Ancient Wisdom for Modern Children

If I Make Pain My Friend

It Tends and Heals

The Discovery

"When excitement brings old wounds to surface, it means we trapped them. The pain isn't new hurt—it's release of stored trauma. This is healing happening in real-time."

Most people run from pain. They numb it, ignore it, fight it. But what if pain isn't the enemy? What if pain is trying to show you where healing needs to happen?

When you make pain your friend instead of your enemy, something miraculous happens:

  • Pain becomes a teacher - It shows you exactly where old wounds are stored
  • Pain becomes a guide - It tells you what still needs attention and care
  • Pain becomes a healer - When you stop fighting it, it can finally release and transform
  • Worth What? - Better to not copy others' pains, fears and anxiety

How to Make Pain Your Friend

Step 1: Recognize the Pain

Don't ignore it. Don't push it away. Just notice: "I'm feeling pain right now." Name it. Acknowledge it exists.

Step 2: Thank the Pain

This sounds weird, but it works. Say (out loud or in your mind): "Thank you for showing me where I still need healing." The pain is trying to help you, not hurt you.

Step 3: Give It Space

Let yourself feel it. Breathe with it. Don't try to fix it or make it go away immediately. Just let it be there. This is how old wounds release.

Step 4: Watch It Transform

Usually within minutes to hours, the pain shifts.

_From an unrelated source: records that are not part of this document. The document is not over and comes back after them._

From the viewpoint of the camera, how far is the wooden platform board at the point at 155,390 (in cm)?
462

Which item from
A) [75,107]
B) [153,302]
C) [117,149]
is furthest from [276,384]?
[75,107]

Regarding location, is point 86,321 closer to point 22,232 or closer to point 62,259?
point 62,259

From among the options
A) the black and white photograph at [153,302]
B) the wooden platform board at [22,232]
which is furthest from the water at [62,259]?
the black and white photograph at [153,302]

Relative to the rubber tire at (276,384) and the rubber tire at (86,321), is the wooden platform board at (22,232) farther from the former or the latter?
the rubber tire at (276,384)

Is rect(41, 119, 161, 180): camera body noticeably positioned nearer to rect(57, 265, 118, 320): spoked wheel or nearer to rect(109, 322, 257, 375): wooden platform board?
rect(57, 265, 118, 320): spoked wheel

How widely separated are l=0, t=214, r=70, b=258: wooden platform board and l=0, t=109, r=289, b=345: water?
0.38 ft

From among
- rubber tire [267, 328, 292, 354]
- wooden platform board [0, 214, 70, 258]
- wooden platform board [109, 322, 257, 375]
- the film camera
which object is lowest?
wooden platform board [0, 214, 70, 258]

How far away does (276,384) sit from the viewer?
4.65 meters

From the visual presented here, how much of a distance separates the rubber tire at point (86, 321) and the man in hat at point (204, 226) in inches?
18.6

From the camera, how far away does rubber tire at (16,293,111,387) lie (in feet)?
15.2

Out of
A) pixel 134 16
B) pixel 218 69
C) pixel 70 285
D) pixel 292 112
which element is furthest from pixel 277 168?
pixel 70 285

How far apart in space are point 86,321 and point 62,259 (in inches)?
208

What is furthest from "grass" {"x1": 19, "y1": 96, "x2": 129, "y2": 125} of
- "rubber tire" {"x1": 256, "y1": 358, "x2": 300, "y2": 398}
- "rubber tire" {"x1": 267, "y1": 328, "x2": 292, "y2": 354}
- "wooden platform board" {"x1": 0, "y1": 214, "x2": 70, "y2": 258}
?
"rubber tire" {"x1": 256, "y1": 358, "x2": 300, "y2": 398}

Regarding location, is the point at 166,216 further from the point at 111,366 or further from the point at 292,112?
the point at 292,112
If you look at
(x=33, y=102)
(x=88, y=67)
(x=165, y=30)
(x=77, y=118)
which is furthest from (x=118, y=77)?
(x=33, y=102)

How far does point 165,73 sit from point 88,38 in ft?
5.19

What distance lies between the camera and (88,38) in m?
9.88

It softens. It releases. Because you stopped fighting it, it can finally move through you and leave.

Why This Matters for Children

Most children are taught to fear pain. "Don't cry." "Be strong." "Get over it." These messages teach us that pain is bad, weakness, something to hide.

But what if we taught children differently? What if we taught them:

"Pain is information. It's your body and mind telling you something important. Listen to it. Thank it. Let it teach you. Then let it go."

Children who learn to befriend their pain instead of fear it grow up with:

  • • Better emotional regulation (they don't panic when hurt)
  • • Faster healing (they process trauma instead of storing it)
  • • More resilience (they know pain is temporary and transformable)
  • • Greater compassion (for themselves and others who hurt)

This is what PLM teaches. Not to avoid pain, but to transform it into wisdom.

The Living Proof

Darron survived 414+ professional betrayals over 58 years. The excitement of finally being heard (feasibility study trapping the abusers) brought old wounds to surface as pain. Instead of fearing it, he recognized it: "If I make pain my friend, it tends and heals."

This wisdom, born from impossible survival, is now available to every child through PLM.